You do not have to use the bow drill method to create a friction fire. I just find that it will wear you out less than all of the other methods. Many people prefer the hand drill method. This is the process of using your hands to rotate the spindle on the fireboard instead of a bow.
The fire plow method is the process of pushing the end of a stick down and across a board over and over. You start by carving a long valley down the center of your fireboard. You will then use a larger spindle with a rounded end. The rounded end should press down on the valley with the spindle at a 45-degree angle.
You will place an ember caught under the end of the board. Over and over you will push the spindle across the fireboard running along the valley. You should only be pushing the spindle a few inches before you retract it and do it again. In theory, it should create an ember at the end of the fireboard.

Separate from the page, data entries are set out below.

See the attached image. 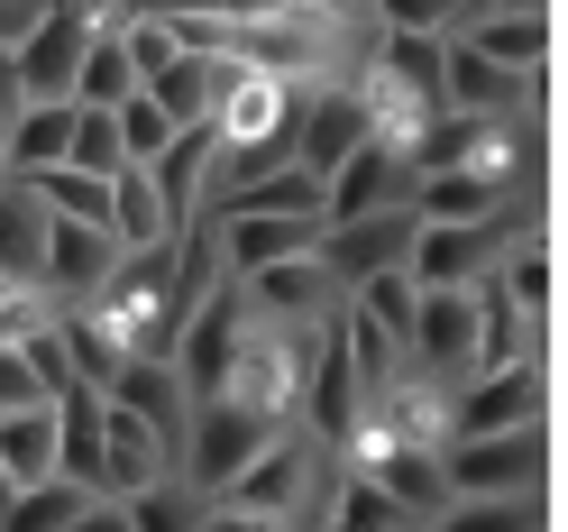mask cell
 Masks as SVG:
<instances>
[{
	"label": "cell",
	"mask_w": 568,
	"mask_h": 532,
	"mask_svg": "<svg viewBox=\"0 0 568 532\" xmlns=\"http://www.w3.org/2000/svg\"><path fill=\"white\" fill-rule=\"evenodd\" d=\"M440 478H449V495H541L550 486V413L440 441Z\"/></svg>",
	"instance_id": "cell-1"
},
{
	"label": "cell",
	"mask_w": 568,
	"mask_h": 532,
	"mask_svg": "<svg viewBox=\"0 0 568 532\" xmlns=\"http://www.w3.org/2000/svg\"><path fill=\"white\" fill-rule=\"evenodd\" d=\"M284 432L275 413L257 404H230V395H193V422H184V450H174V478H193L202 495H221L247 459H257L266 441Z\"/></svg>",
	"instance_id": "cell-2"
},
{
	"label": "cell",
	"mask_w": 568,
	"mask_h": 532,
	"mask_svg": "<svg viewBox=\"0 0 568 532\" xmlns=\"http://www.w3.org/2000/svg\"><path fill=\"white\" fill-rule=\"evenodd\" d=\"M404 377H422V385H468L477 377V294L468 285H413Z\"/></svg>",
	"instance_id": "cell-3"
},
{
	"label": "cell",
	"mask_w": 568,
	"mask_h": 532,
	"mask_svg": "<svg viewBox=\"0 0 568 532\" xmlns=\"http://www.w3.org/2000/svg\"><path fill=\"white\" fill-rule=\"evenodd\" d=\"M550 413V359H514L486 368L468 385H449V441L458 432H505V422H541Z\"/></svg>",
	"instance_id": "cell-4"
},
{
	"label": "cell",
	"mask_w": 568,
	"mask_h": 532,
	"mask_svg": "<svg viewBox=\"0 0 568 532\" xmlns=\"http://www.w3.org/2000/svg\"><path fill=\"white\" fill-rule=\"evenodd\" d=\"M413 202H376L358 211V221H322V267H331V285L348 294L358 275H385V267H404V248H413Z\"/></svg>",
	"instance_id": "cell-5"
},
{
	"label": "cell",
	"mask_w": 568,
	"mask_h": 532,
	"mask_svg": "<svg viewBox=\"0 0 568 532\" xmlns=\"http://www.w3.org/2000/svg\"><path fill=\"white\" fill-rule=\"evenodd\" d=\"M367 138H376V111H367L358 83H312L303 92V111H294V165L303 174H331L348 148H367Z\"/></svg>",
	"instance_id": "cell-6"
},
{
	"label": "cell",
	"mask_w": 568,
	"mask_h": 532,
	"mask_svg": "<svg viewBox=\"0 0 568 532\" xmlns=\"http://www.w3.org/2000/svg\"><path fill=\"white\" fill-rule=\"evenodd\" d=\"M239 285H247V312H257V322H284V331H312V322H331V312H339V285H331L322 248L275 258L257 275H239Z\"/></svg>",
	"instance_id": "cell-7"
},
{
	"label": "cell",
	"mask_w": 568,
	"mask_h": 532,
	"mask_svg": "<svg viewBox=\"0 0 568 532\" xmlns=\"http://www.w3.org/2000/svg\"><path fill=\"white\" fill-rule=\"evenodd\" d=\"M376 202H413V165H404L395 138H367V148H348L322 174V221H358Z\"/></svg>",
	"instance_id": "cell-8"
},
{
	"label": "cell",
	"mask_w": 568,
	"mask_h": 532,
	"mask_svg": "<svg viewBox=\"0 0 568 532\" xmlns=\"http://www.w3.org/2000/svg\"><path fill=\"white\" fill-rule=\"evenodd\" d=\"M111 267H120V239H111V230L47 221V248H38V294H47V303H92Z\"/></svg>",
	"instance_id": "cell-9"
},
{
	"label": "cell",
	"mask_w": 568,
	"mask_h": 532,
	"mask_svg": "<svg viewBox=\"0 0 568 532\" xmlns=\"http://www.w3.org/2000/svg\"><path fill=\"white\" fill-rule=\"evenodd\" d=\"M174 469V450L156 441V422H138L120 395H101V469H92V495H138L148 478Z\"/></svg>",
	"instance_id": "cell-10"
},
{
	"label": "cell",
	"mask_w": 568,
	"mask_h": 532,
	"mask_svg": "<svg viewBox=\"0 0 568 532\" xmlns=\"http://www.w3.org/2000/svg\"><path fill=\"white\" fill-rule=\"evenodd\" d=\"M211 148H221V129H211V120H184V129L148 157V184H156V202H165L174 230H184L193 211H202V193H211Z\"/></svg>",
	"instance_id": "cell-11"
},
{
	"label": "cell",
	"mask_w": 568,
	"mask_h": 532,
	"mask_svg": "<svg viewBox=\"0 0 568 532\" xmlns=\"http://www.w3.org/2000/svg\"><path fill=\"white\" fill-rule=\"evenodd\" d=\"M111 395H120L138 422H156V441H165V450H184L193 395H184V377H174V359H129V368L111 377Z\"/></svg>",
	"instance_id": "cell-12"
},
{
	"label": "cell",
	"mask_w": 568,
	"mask_h": 532,
	"mask_svg": "<svg viewBox=\"0 0 568 532\" xmlns=\"http://www.w3.org/2000/svg\"><path fill=\"white\" fill-rule=\"evenodd\" d=\"M221 83H230V56H184V47H174L138 92H148L156 111L184 129V120H211V111H221Z\"/></svg>",
	"instance_id": "cell-13"
},
{
	"label": "cell",
	"mask_w": 568,
	"mask_h": 532,
	"mask_svg": "<svg viewBox=\"0 0 568 532\" xmlns=\"http://www.w3.org/2000/svg\"><path fill=\"white\" fill-rule=\"evenodd\" d=\"M458 38L477 56H495L505 74H531V64H550V10H468Z\"/></svg>",
	"instance_id": "cell-14"
},
{
	"label": "cell",
	"mask_w": 568,
	"mask_h": 532,
	"mask_svg": "<svg viewBox=\"0 0 568 532\" xmlns=\"http://www.w3.org/2000/svg\"><path fill=\"white\" fill-rule=\"evenodd\" d=\"M129 92H138L129 38H120L111 19H92V38H83V64H74V111H120Z\"/></svg>",
	"instance_id": "cell-15"
},
{
	"label": "cell",
	"mask_w": 568,
	"mask_h": 532,
	"mask_svg": "<svg viewBox=\"0 0 568 532\" xmlns=\"http://www.w3.org/2000/svg\"><path fill=\"white\" fill-rule=\"evenodd\" d=\"M64 148H74V101H19L10 138H0V157H10V184L38 165H64Z\"/></svg>",
	"instance_id": "cell-16"
},
{
	"label": "cell",
	"mask_w": 568,
	"mask_h": 532,
	"mask_svg": "<svg viewBox=\"0 0 568 532\" xmlns=\"http://www.w3.org/2000/svg\"><path fill=\"white\" fill-rule=\"evenodd\" d=\"M312 532H413V514L395 505V495H385L367 469H339L331 478V495H322V523Z\"/></svg>",
	"instance_id": "cell-17"
},
{
	"label": "cell",
	"mask_w": 568,
	"mask_h": 532,
	"mask_svg": "<svg viewBox=\"0 0 568 532\" xmlns=\"http://www.w3.org/2000/svg\"><path fill=\"white\" fill-rule=\"evenodd\" d=\"M367 478H376V486H385V495H395V505L413 514V532H422V523H432V514L449 505L440 450H376V459H367Z\"/></svg>",
	"instance_id": "cell-18"
},
{
	"label": "cell",
	"mask_w": 568,
	"mask_h": 532,
	"mask_svg": "<svg viewBox=\"0 0 568 532\" xmlns=\"http://www.w3.org/2000/svg\"><path fill=\"white\" fill-rule=\"evenodd\" d=\"M120 514H129V532H202L211 523V495L165 469V478H148L138 495H120Z\"/></svg>",
	"instance_id": "cell-19"
},
{
	"label": "cell",
	"mask_w": 568,
	"mask_h": 532,
	"mask_svg": "<svg viewBox=\"0 0 568 532\" xmlns=\"http://www.w3.org/2000/svg\"><path fill=\"white\" fill-rule=\"evenodd\" d=\"M495 202H505V193H495L477 165H432V174H413V221H486Z\"/></svg>",
	"instance_id": "cell-20"
},
{
	"label": "cell",
	"mask_w": 568,
	"mask_h": 532,
	"mask_svg": "<svg viewBox=\"0 0 568 532\" xmlns=\"http://www.w3.org/2000/svg\"><path fill=\"white\" fill-rule=\"evenodd\" d=\"M0 478H10V486L55 478V404H19V413H0Z\"/></svg>",
	"instance_id": "cell-21"
},
{
	"label": "cell",
	"mask_w": 568,
	"mask_h": 532,
	"mask_svg": "<svg viewBox=\"0 0 568 532\" xmlns=\"http://www.w3.org/2000/svg\"><path fill=\"white\" fill-rule=\"evenodd\" d=\"M495 285H505L531 322H550V303H559V267H550V239L531 230V239H514L505 258H495Z\"/></svg>",
	"instance_id": "cell-22"
},
{
	"label": "cell",
	"mask_w": 568,
	"mask_h": 532,
	"mask_svg": "<svg viewBox=\"0 0 568 532\" xmlns=\"http://www.w3.org/2000/svg\"><path fill=\"white\" fill-rule=\"evenodd\" d=\"M38 248H47V211L28 202V184H0V275L38 285Z\"/></svg>",
	"instance_id": "cell-23"
},
{
	"label": "cell",
	"mask_w": 568,
	"mask_h": 532,
	"mask_svg": "<svg viewBox=\"0 0 568 532\" xmlns=\"http://www.w3.org/2000/svg\"><path fill=\"white\" fill-rule=\"evenodd\" d=\"M422 532H541V495H449Z\"/></svg>",
	"instance_id": "cell-24"
},
{
	"label": "cell",
	"mask_w": 568,
	"mask_h": 532,
	"mask_svg": "<svg viewBox=\"0 0 568 532\" xmlns=\"http://www.w3.org/2000/svg\"><path fill=\"white\" fill-rule=\"evenodd\" d=\"M174 221H165V202H156V184H148V165H120L111 174V239L120 248H156Z\"/></svg>",
	"instance_id": "cell-25"
},
{
	"label": "cell",
	"mask_w": 568,
	"mask_h": 532,
	"mask_svg": "<svg viewBox=\"0 0 568 532\" xmlns=\"http://www.w3.org/2000/svg\"><path fill=\"white\" fill-rule=\"evenodd\" d=\"M92 505V486H74V478H38V486H19L10 505H0V532H64Z\"/></svg>",
	"instance_id": "cell-26"
},
{
	"label": "cell",
	"mask_w": 568,
	"mask_h": 532,
	"mask_svg": "<svg viewBox=\"0 0 568 532\" xmlns=\"http://www.w3.org/2000/svg\"><path fill=\"white\" fill-rule=\"evenodd\" d=\"M221 211H284V221H322V174H303V165H275V174H257L247 193H230Z\"/></svg>",
	"instance_id": "cell-27"
},
{
	"label": "cell",
	"mask_w": 568,
	"mask_h": 532,
	"mask_svg": "<svg viewBox=\"0 0 568 532\" xmlns=\"http://www.w3.org/2000/svg\"><path fill=\"white\" fill-rule=\"evenodd\" d=\"M358 19L367 28H413V38H449L468 10L458 0H358Z\"/></svg>",
	"instance_id": "cell-28"
},
{
	"label": "cell",
	"mask_w": 568,
	"mask_h": 532,
	"mask_svg": "<svg viewBox=\"0 0 568 532\" xmlns=\"http://www.w3.org/2000/svg\"><path fill=\"white\" fill-rule=\"evenodd\" d=\"M111 129H120V157H129V165H148V157L165 148V138H174V120L156 111V101H148V92H129V101H120V111H111Z\"/></svg>",
	"instance_id": "cell-29"
},
{
	"label": "cell",
	"mask_w": 568,
	"mask_h": 532,
	"mask_svg": "<svg viewBox=\"0 0 568 532\" xmlns=\"http://www.w3.org/2000/svg\"><path fill=\"white\" fill-rule=\"evenodd\" d=\"M64 165H83V174H120V165H129L111 111H74V148H64Z\"/></svg>",
	"instance_id": "cell-30"
},
{
	"label": "cell",
	"mask_w": 568,
	"mask_h": 532,
	"mask_svg": "<svg viewBox=\"0 0 568 532\" xmlns=\"http://www.w3.org/2000/svg\"><path fill=\"white\" fill-rule=\"evenodd\" d=\"M19 404H55V395L38 385V368H28L19 331H0V413H19Z\"/></svg>",
	"instance_id": "cell-31"
},
{
	"label": "cell",
	"mask_w": 568,
	"mask_h": 532,
	"mask_svg": "<svg viewBox=\"0 0 568 532\" xmlns=\"http://www.w3.org/2000/svg\"><path fill=\"white\" fill-rule=\"evenodd\" d=\"M64 532H129V514H120V495H92V505L64 523Z\"/></svg>",
	"instance_id": "cell-32"
},
{
	"label": "cell",
	"mask_w": 568,
	"mask_h": 532,
	"mask_svg": "<svg viewBox=\"0 0 568 532\" xmlns=\"http://www.w3.org/2000/svg\"><path fill=\"white\" fill-rule=\"evenodd\" d=\"M202 532H294V523H275V514H230V505H211Z\"/></svg>",
	"instance_id": "cell-33"
},
{
	"label": "cell",
	"mask_w": 568,
	"mask_h": 532,
	"mask_svg": "<svg viewBox=\"0 0 568 532\" xmlns=\"http://www.w3.org/2000/svg\"><path fill=\"white\" fill-rule=\"evenodd\" d=\"M495 10H550V0H495Z\"/></svg>",
	"instance_id": "cell-34"
},
{
	"label": "cell",
	"mask_w": 568,
	"mask_h": 532,
	"mask_svg": "<svg viewBox=\"0 0 568 532\" xmlns=\"http://www.w3.org/2000/svg\"><path fill=\"white\" fill-rule=\"evenodd\" d=\"M10 495H19V486H10V478H0V505H10Z\"/></svg>",
	"instance_id": "cell-35"
},
{
	"label": "cell",
	"mask_w": 568,
	"mask_h": 532,
	"mask_svg": "<svg viewBox=\"0 0 568 532\" xmlns=\"http://www.w3.org/2000/svg\"><path fill=\"white\" fill-rule=\"evenodd\" d=\"M468 10H495V0H468Z\"/></svg>",
	"instance_id": "cell-36"
}]
</instances>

Finally, you have the rope friction method. This process creates friction and the ember from cordage running across your fireboard. You will want to cut notches in the fireboard so that the cordage will stay in place as you pull it back and forth.
Tie loops for handles on both ends of the cordage. Place your fireboard notch down with one end on the ground and the other raised up about an inch on a spacer. Place an ember catch under the notch and stand on both ends of the fireboard.
Finally, wrap your cordage under the fireboard and grip with both hands. Run it back and forth until you see smoke. When you have an ember, pull the fireboard off of the ember catch and proceed as mentioned above.
Fire making is a skill that must be learned. When you think you finally have it all figured out, that skill may falter. Never get too comfortable in your skills, keep practicing, no matter how good you think you are.
More so than just about any survival skill, friction fire requires lots of practice. Start by making a friction fire kit with ideal materials at your home. You do not need to build a full fire, so just practice getting flames out of a tinder bundle.
Next, try going on a hike or camping. Collect materials that you have available in the area. Practice getting flames once again. Finally, practice collecting materials in the rain or snow. If you can get to the point where you can build a friction fire in these adverse conditions, it might just save your life.